■ **SUPPLIED PASSAGE**
══════

Once you have a username and its associated password you can get into Altamira system, connecting to one of the the 2 login nodes at login1.ifca.es in the case of the first login or login2.ifca.es for the second one (see Login node to know more information about the login nodes). The password provided is temporal, you must change this initial password and synchronize the OTP after connecting to IPAto IPA following the instructions provided by the support team. Also use a strong password (do not use a word or phrase from a dictionary and do not use a word that can be obviously tied to your person). 

You must use Secure Shell (ssh) tools to login into or transfer file into Altamira. We do not accept incoming connections from protocols as telnet, ftp, rlogin, rcp, or rsh commands. The connection to Altamira the logins must be done in the following way:

$ ssh username@loginX.ifca.es (where X is 1 or 2)

Once you are logged into Altamira the logins you cannot make outgoing connections for security reasons (contact us in an exceptional case).

If you cannot get access to the system after following this procedure you can contact us, (see Getting Help to know how to contact with us).

Login Node

Once inside the machine you will be presented with a UNIX shell prompt and you'll normally be in your home ($HOME) directory. If you are new to UNIX, you'll have to learn the basics before you could do anything useful.

The machine in which you will be logged in will be the login node of Altamira (login1). This machine acts as front end, and it is used typically for editing, compiling, preparation/submition of batch executions and as a gateway for copying data inside or outside Altamira.

It is not permitted the execution of cpu-bound programs on this node, if some compilation needs much more cputime than the permitted, this needs to be done through the batch queue system. It is not possible to connect directly to the compute nodes from the login node, all resource allocation is done by the batch queue system.

Compute Node

As you already know Altamira includes 158 main compute nodes where all the executions must be done. For security reasons, it is not possible the connection directly to the worker nodes and all the executions must be allocated in the nodes through the batch system queue (see below how to submit jobs).

Running Jobs

As is defined above SLURM is the utility used at Altamira for batch processing support, so all jobs must be run through it. This part provides information for getting started with job execution at Altamira, (see the official  slurm documentation to get more information on how to create a job) .

Info
NOTE: In order to keep the login nodes in a proper load, a 10 minutes limitation in the CPU time is set for processes running interactively in these nodes. Any execution taking more than this limit should be carried out through the queue system.

Manage Jobs

A job is the execution unit for the SLURM. A job is defined by a script containing a set of directives describing the job, and the commands to execute.

These are the basic directives to submit jobs:

  • sbatch <job script>: submits a job script to the queue system (see below for job script directives).
  • squeue  [-u user ]: shows all the jobs submitted by all users or by the user if you specify the -u option.
  • scancel <job id>: removes his/her job from the queue system, canceling the execution of the job if it was already running.
  • scrontab [-u user] <file>: set, edit, and remove a user's Slurm-managed crontab. This file can define a number of recurring batch jobs to run on a scheduled interval. Use the same sintaxis as cron. More info at scrontab.

══════

■ **PROVIDED RECORDS**

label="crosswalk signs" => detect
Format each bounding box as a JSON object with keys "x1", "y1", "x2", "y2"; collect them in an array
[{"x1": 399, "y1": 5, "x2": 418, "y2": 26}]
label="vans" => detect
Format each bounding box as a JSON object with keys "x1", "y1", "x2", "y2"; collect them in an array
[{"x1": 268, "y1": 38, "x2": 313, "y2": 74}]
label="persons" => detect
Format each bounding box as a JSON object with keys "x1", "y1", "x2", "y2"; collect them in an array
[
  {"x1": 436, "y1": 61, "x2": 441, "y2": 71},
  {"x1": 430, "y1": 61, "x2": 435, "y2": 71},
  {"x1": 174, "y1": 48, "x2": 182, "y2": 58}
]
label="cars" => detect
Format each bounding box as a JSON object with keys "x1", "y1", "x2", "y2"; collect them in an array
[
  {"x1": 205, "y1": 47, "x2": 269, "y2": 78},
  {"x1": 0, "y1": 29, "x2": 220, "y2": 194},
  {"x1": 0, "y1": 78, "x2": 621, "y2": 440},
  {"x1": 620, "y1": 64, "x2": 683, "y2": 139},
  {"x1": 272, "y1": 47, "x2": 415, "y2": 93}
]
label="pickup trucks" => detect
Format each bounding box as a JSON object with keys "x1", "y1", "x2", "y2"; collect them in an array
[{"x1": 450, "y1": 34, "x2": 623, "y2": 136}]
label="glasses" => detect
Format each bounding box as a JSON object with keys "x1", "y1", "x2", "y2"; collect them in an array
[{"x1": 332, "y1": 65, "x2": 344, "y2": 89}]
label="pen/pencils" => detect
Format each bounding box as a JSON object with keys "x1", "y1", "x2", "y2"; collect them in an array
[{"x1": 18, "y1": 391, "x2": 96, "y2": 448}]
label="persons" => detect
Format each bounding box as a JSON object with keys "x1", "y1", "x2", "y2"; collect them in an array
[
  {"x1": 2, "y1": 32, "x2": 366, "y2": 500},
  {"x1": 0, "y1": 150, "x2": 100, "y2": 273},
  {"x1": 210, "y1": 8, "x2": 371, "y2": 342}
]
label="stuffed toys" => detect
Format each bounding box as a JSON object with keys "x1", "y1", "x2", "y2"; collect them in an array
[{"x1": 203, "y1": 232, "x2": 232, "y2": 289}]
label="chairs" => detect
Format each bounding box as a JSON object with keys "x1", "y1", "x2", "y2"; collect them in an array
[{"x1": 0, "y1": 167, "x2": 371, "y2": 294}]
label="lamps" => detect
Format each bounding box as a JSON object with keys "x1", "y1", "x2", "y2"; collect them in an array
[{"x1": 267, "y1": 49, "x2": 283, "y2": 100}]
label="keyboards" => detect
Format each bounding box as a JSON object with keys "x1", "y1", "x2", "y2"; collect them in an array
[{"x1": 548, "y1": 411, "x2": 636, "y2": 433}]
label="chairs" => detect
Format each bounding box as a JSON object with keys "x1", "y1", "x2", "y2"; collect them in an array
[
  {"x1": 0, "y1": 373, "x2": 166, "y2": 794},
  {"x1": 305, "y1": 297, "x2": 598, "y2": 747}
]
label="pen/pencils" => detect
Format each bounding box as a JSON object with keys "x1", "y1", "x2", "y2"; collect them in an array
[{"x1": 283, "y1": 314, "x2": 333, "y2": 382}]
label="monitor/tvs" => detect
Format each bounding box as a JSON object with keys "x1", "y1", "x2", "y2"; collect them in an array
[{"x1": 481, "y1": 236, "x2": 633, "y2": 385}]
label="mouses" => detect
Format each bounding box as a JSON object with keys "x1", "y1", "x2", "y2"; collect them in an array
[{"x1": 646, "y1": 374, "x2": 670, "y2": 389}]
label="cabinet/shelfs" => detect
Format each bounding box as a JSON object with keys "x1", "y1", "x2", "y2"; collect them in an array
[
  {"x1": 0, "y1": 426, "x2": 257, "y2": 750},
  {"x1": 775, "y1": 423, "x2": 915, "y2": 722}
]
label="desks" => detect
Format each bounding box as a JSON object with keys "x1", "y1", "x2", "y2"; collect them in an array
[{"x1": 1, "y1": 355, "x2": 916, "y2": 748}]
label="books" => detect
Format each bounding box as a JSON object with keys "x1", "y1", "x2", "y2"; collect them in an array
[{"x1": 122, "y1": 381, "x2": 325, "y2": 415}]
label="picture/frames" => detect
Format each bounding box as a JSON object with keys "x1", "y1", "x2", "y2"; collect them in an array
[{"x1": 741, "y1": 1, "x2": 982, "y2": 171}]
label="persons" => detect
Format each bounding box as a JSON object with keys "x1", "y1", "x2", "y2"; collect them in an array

══════

■ **TASK DESCRIPTION**
Please mark each statement yes or no for whether it agrees with the Altamira access text, and quote the words that decide it: (a) incoming ftp connections to Altamira are accepted; (b) processes run interactively on the login nodes have a 10-minute CPU time limit; (c) users can connect directly to the compute nodes from the login node.

■ **WORKED SOLUTION**
(a) No: "We do not accept incoming connections from protocols as telnet, ftp, rlogin, rcp, or rsh commands."
(b) Yes: "a 10 minutes limitation in the CPU time is set for processes running interactively in these nodes"
(c) No: "It is not possible to connect directly to the compute nodes from the login node"